The man, apparently, was Sammy Hoffman. But he didn’t lead her into a new life, he dragged her screaming.

She wished for the old security, the peace she’d known before he came along. But it was gone forever. She’d been terrorized, beaten and raped, she’d seen people butchered, she’d killed a man herself, and now she was faced with a life of hiding.

She suddenly realized, with a mixture of regret and excitement, that she had already lost Lacey Allen. Lacey had died, had been reborn into a new and horrible world. No longer the same person, she deserved a new name.

A natural step, when the rest of your identity has changed so completely. Maybe the new Lacey, whatever her name might be, would make a better life for herself. The old one hadn’t done so well, not really. This was a chance to abandon her old ways, to seek out what she had missed.

“Might not be so bad,” she said.

“What?” Scott asked.

“Starting over.”

“Better than the alternative,” said Dukane.

“Don’t worry about it, Lacey.”

“She better worry about it,” Hoffman said. “You all better.
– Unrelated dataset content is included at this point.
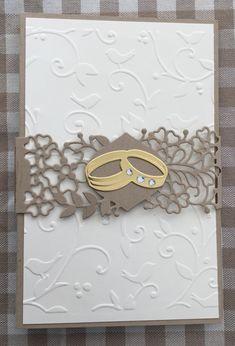 Da ja so viele heiraten musste noch eine weitere her. Diesmal im sehr klassischen Design, mit einem Geldfach unten rechts. Die Farbkombination von Savanne und Vanille (StampinUp) gefällt mir sehr. …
Only way I stayed alive, this long, is’cause I’m invisible.”

“There is another solution,” Dukane said.

“Yeah? I’d like to hear it.”

“Kill Laveda.”

Hoffman made a single, husky laugh. “Sure thing. You saw how easy it is to kill me? All those fuckin’ bullets and here I am, like nothing happened? Well, Laveda made me that way. And next to her, I’m nothing. I bet I don’t have a tenth of her powers. You’re crazy if you think you can kill…”

“Damn,” Dukane muttered. “There’s a car behind us. No headlights. About half a mile back.”

“How long’s it been there?”

“I just spotted it. The moon caught its windshield, I think. Could’ve been on our tail since Tucson.”

“I thought you said we were clear.”

“Thought we were.”

Looking over her shoulder, Lacey glanced at the grotesque, eyeless face of Hoffman and felt the back of her neck prickle. She quickly turned her attention to the rear window. She saw the red glow of their own taillights, the pale moonlit strip of road, but no other car. “I don’t see it,” she said.

“It’s there.”

“Police?” Scott asked.

“Cops wouldn’t run blind.”

“You guys gotta do something,” Hoffman said. He sounded scared. “They got us spotted, they’ll start coming out of the fuckin’ woodwork.”

“Not much woodwork around here,” Dukane said.

“You got no idea, man. No idea. You think we’ve got guys in the cops, we’ve got’em
everywhere.
Every fuckin’ corner of the country. Man, I’m top priority. There ain’t nothing they won’t do to nail my ass. They’ll swarm us. We’ll be dead meat in an hour.”

“Calm down.”

“You gotta get this
paint
off me!”

“Shut up. Scott, cut the lights as we round this bend, then swing off the road. See if we can’t lose’em.”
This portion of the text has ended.